By the time my [next] album [flopped], the Biggie situation had happened, it

totally turned the industry against me. Luckily, I wrote and produced all my

own stuff. So I was able to live off of residuals – but at the same time, no

new money was coming in. Luckily, I didn’t go out and get a job or anything.

I had to use my resources from my years in the industry and spread it. I would

do workshops for kids. In teaching them the do’s and the don’t’s,

I was teaching myself.

I remember one time, I was moving because my rent was a little too high and

my checks weren’t supporting [it]. I borrowed somebody’s car and

I’m driving to move, and I turn on to Hot 97, [and they were] just rippin’

me apart. You hear that, millions of people are listening to that. Then you

got a big record that’s dissin’ you, and then you really don’t

have anything goin’ on. That point told me, I’m at the crossroads.

Do I give up? Or do I fight it out? I vowed to fight it out. About the Biggie thing, on the Hip-Hop Babylon,

I thought that was man of you to admit what that did to you and your career.

I also give you credit, as un-Hip-Hop as it may sound, for never going back

at him.

Kwame: It is what it is. I think this is just how I raised.
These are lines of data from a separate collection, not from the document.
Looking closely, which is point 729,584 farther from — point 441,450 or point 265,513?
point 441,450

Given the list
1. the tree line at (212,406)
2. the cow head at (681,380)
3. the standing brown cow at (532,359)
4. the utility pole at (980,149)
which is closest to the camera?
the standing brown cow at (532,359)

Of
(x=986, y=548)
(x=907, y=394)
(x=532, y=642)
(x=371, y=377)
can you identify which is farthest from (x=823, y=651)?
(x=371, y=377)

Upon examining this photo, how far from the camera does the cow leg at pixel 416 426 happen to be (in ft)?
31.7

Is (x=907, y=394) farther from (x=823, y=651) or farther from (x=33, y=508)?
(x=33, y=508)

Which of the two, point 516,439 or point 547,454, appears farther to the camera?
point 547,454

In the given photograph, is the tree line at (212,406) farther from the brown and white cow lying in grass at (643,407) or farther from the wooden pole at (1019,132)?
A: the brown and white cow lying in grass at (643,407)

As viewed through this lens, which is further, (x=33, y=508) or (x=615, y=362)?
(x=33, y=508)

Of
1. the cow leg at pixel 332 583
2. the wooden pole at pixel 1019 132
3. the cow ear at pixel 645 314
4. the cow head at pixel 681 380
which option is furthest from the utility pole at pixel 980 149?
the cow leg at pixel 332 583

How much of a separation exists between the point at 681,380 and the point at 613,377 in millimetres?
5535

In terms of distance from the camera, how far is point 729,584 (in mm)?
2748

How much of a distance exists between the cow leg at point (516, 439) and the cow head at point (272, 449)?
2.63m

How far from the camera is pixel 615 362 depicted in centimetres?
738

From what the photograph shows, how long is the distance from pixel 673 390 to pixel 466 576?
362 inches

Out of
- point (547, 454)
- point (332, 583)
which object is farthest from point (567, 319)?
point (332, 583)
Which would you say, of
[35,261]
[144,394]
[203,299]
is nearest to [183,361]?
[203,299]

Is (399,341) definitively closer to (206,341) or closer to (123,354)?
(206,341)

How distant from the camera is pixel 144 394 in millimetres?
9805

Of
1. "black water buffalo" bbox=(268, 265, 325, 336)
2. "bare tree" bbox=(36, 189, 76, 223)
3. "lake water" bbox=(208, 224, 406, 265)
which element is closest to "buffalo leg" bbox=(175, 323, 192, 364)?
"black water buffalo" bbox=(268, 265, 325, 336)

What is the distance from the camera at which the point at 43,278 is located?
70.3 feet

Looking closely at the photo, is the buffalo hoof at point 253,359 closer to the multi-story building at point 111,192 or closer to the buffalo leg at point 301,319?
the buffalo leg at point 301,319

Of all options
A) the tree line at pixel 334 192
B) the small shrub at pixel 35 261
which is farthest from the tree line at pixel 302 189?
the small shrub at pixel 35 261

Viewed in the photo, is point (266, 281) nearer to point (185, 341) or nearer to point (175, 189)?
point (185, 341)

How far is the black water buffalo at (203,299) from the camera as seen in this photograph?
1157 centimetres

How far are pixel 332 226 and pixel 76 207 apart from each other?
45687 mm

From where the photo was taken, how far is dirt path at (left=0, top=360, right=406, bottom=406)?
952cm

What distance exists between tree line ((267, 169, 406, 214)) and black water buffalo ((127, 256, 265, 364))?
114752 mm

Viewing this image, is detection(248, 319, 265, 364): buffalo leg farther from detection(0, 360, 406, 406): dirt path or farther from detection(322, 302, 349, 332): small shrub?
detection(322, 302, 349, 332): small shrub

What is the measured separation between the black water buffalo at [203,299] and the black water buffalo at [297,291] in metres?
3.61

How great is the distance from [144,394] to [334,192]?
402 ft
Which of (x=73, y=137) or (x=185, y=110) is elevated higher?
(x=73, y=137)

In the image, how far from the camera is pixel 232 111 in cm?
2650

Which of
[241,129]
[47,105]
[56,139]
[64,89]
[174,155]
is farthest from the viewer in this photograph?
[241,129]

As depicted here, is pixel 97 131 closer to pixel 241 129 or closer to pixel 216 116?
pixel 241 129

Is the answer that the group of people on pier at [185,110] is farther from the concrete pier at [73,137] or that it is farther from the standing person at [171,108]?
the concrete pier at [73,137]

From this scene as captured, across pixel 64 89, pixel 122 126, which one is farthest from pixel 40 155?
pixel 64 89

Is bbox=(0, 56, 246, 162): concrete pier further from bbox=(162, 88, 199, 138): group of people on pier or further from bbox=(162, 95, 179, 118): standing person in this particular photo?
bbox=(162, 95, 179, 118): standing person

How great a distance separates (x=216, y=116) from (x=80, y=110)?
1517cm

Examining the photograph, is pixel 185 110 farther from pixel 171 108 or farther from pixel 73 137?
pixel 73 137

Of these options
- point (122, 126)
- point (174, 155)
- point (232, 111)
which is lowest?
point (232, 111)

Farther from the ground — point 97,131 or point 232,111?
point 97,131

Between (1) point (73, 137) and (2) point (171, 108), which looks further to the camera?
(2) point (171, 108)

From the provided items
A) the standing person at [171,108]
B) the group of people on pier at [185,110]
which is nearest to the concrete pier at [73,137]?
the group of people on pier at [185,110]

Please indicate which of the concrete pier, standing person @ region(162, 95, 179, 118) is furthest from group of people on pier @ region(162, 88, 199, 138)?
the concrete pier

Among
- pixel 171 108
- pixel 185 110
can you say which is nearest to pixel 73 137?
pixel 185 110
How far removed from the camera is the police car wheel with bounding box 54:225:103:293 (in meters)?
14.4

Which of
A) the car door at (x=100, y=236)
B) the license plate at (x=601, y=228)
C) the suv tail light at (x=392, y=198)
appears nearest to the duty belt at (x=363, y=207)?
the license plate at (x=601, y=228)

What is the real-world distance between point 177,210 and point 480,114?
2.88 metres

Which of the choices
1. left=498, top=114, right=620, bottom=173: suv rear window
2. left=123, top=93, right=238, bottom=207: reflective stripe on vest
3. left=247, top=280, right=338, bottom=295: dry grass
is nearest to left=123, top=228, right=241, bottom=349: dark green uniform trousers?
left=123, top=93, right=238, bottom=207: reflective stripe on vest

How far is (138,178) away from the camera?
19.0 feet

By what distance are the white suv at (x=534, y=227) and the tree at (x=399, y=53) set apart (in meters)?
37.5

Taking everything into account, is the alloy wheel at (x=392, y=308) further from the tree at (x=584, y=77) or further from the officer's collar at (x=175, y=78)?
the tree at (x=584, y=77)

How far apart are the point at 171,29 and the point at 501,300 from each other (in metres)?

Whatever happens to you, you allow. Anybody can say anything about you. If two

kids are fighting and one kid’s getting’ bullied, and he fights

back out of anger, he’s gonna lose ‘cuz he doesn’t know what

he’s doing. He just throwing punches and spazzing out. If you doing something

in Hip-Hop, you’re bound to get dissed. What’s the point of holding

on to it? ‘Cuz at one point, I did hold on, and held a grudge. That’s

not gonna help. Keep it moving. I’ve always been curious, especially since

you’re doing so much for the legends, has Premier ever apologized for

his role in that record?

Kwame: No, never. But Premier’s very cool. I don’t

think that has anything to do with him. I had discussions with Biggie about

the record, with Puff about the record. At the time of Biggie’s death,

everything was squashed between everybody. In the beginning, it wasn’t.
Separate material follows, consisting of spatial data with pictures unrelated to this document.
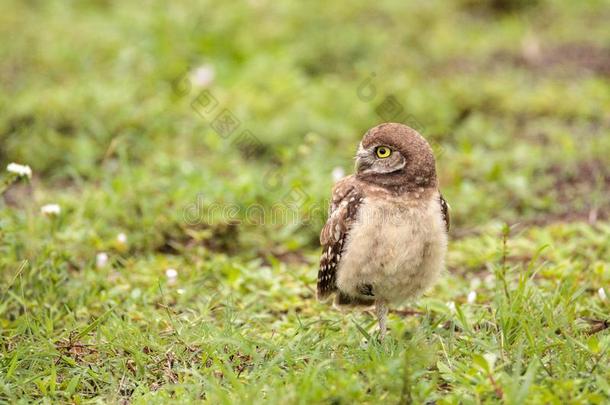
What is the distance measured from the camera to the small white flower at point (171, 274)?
519 centimetres

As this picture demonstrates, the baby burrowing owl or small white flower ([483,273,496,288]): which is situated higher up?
the baby burrowing owl

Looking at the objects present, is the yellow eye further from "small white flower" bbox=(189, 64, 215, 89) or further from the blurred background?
"small white flower" bbox=(189, 64, 215, 89)

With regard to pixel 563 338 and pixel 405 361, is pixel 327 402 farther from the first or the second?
pixel 563 338

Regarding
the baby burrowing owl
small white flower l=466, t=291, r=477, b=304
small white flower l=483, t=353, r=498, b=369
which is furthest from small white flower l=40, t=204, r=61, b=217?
small white flower l=483, t=353, r=498, b=369

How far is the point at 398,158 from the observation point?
14.7 ft

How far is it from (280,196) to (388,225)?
2320 millimetres

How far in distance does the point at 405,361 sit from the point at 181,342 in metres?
1.37

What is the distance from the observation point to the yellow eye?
177 inches

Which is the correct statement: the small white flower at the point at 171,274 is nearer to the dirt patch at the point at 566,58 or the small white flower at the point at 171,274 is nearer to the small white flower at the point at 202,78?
the small white flower at the point at 202,78

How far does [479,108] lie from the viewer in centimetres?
863

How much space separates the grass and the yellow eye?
35.4 inches

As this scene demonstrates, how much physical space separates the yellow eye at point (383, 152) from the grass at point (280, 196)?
899mm

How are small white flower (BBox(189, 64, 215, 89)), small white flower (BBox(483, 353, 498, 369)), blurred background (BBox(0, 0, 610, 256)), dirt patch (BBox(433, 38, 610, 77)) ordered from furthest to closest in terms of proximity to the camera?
→ dirt patch (BBox(433, 38, 610, 77)), small white flower (BBox(189, 64, 215, 89)), blurred background (BBox(0, 0, 610, 256)), small white flower (BBox(483, 353, 498, 369))

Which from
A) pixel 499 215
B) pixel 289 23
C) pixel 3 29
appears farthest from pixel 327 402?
pixel 3 29
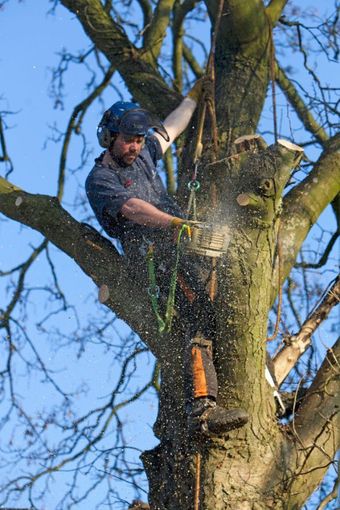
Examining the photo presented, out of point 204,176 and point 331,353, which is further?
point 204,176

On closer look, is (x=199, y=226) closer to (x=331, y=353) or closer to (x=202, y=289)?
(x=202, y=289)

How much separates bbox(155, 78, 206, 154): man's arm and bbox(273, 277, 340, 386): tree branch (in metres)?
1.28

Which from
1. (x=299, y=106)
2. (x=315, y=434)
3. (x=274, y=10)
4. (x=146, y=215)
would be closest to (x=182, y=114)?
(x=274, y=10)

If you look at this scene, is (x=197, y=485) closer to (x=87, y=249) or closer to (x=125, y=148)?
(x=87, y=249)

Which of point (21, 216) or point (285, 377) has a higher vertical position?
point (21, 216)

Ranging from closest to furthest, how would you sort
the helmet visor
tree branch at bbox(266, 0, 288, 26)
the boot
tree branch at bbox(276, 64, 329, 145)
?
the boot → the helmet visor → tree branch at bbox(266, 0, 288, 26) → tree branch at bbox(276, 64, 329, 145)

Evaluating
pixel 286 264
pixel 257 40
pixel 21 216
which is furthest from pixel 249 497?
pixel 257 40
Puff and Biggie approached me personally. They pretty much apologized. It didn’t

do anything to help me. Puff didn’t make a producer on any records… Maybe this Heavy D record will be redemption.

Kwame: I’m doing a few projects with Bad Boy. I’m

doing stuff with Babs from Da Band. You were partners with Amen-Ra, who was a big

part of Bad Boy.

Kwame: Yeah, well, Amen-Ra, I grew up with him. He was the DJ

at my eighth grade prom – him and Herbie Luv. I don’t look for any redemption.

My success is my redemption. Going out on a comical note, so many trends in

Hip-Hop were crazy in the early 90’s. What style from right now do you

think is played out?

Kwame: I swear to God,

if I see another throwback jersey… You know what I hate? Anything iced

out. I shouldn’t be one to talk, because I have jewelry myself. But

when anything involving rap becomes the poster child uniform for rap, it

deserves to be played out. When it’s hot, it’s exclusive.